When we talk about “food” we’re really talking about caloric  and protein intake. The essential amino acids that comprise protein are, yes, essential to human life—and animals can’t make the stuff; only plants can do that.

So what do we do? We laboriously—and wastefully—feed "essential amino" plants to our animals, and then we eat the animals. This is like the old adage wherein one cures a pesky headache by feeding aspirin to the family dog and then eating the dog.

It would all seem slightly amusing if it hadn’t led Europe to such a historically dire situation. While a meat-based diet signifies an economically healthy culture and is the prize of the so-called "First World" of wealthier nations, animal agriculture has long been known to be a wildly inefficient use of available food-producing land.

And today that is keeping nearly a billion people starving on their feet, never mind the approaching food production issues in Europe.

Think of slaking a great thirst by pouring a tall glass of spring water onto a sponge, and then gnawing the sponge to get the water back out of it.
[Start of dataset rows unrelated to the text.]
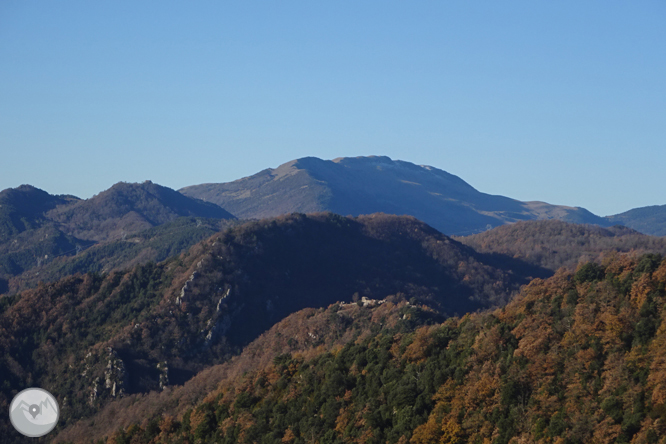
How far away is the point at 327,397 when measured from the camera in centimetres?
9000

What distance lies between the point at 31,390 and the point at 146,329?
2928 centimetres

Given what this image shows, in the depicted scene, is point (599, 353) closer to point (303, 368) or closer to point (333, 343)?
point (303, 368)

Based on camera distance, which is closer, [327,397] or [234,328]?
[327,397]

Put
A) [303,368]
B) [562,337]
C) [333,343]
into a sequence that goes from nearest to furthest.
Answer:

That is the animal agriculture model. To complete the analogy, though, you're getting a fraction of the water back out of the sponge that you dumped in.

We pour millions of tons of plant protein into raising the cows, pigs and chickens we must then eat to get the plant protein back out of them; and at a huge caloric deficit.
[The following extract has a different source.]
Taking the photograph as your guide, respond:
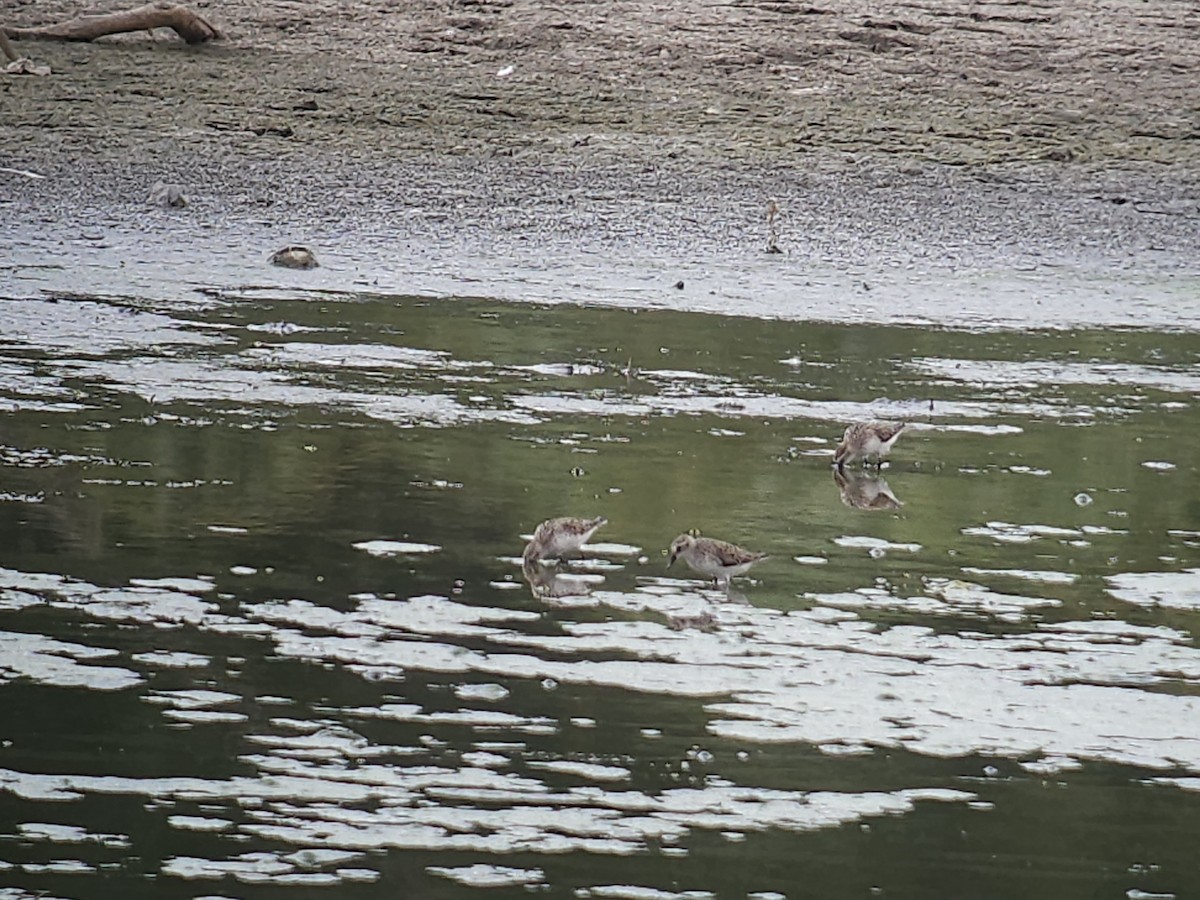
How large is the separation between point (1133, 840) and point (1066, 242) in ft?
34.1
On the crowded European continent nutrition scientists are taking the sensible, if technologically complex, step of going around the “sponge” and reaching directly for the glass of water—plant protein.

New Crops for the Old World

Through new farming and yield management methods, and by effecting a 10% increase in land devoted to vegetable protein, Europe expects to boost plant-protein yield by 25%.

To maximize the yield of protein for the growing population, researchers are focused on the most protein-rich, and otherwise nourishing plants in nature’s arsenal. Quinoa, chickpeas, lentils, buckwheat, and aramanth are nutritious and high in protein, and are leading the initial charge.

13 countries in all are joining forces to get this critically important research project off the drawing board and into European soil. Time is of the essence. Overseen by the Department of Plant and Environmental Sciences at the University of Copenhagen, the consortium of participating countries first came together in 2015. Today the initiative has reached the stage where so-called "living labs"— and the recruitment of townships all over Europe—are being brought to bear on the issue. 

A Crucial Demonstration for a Crowded, Hungry Planet

When Europe is able to wholly demonstrate the world-feeding value of making plant protein a mainstream player in the European diet, we’ll be on the road to realizing that plants are not just eye candy for sunlit windowsills. This foundational life form eats the sun's energy and turns it into food. Our food. Okay?

That’s no small thing. The sun’s energy bathing the Earth is what gives us an ecosystem, and Life itself. The plant kingdom is, of course, our sun’s first stop when its life-giving energy makes landfall—and a globally invaluable treasure chest of nourishment whose potential we're just beginning to unlock. Common sense never sounded so exciting.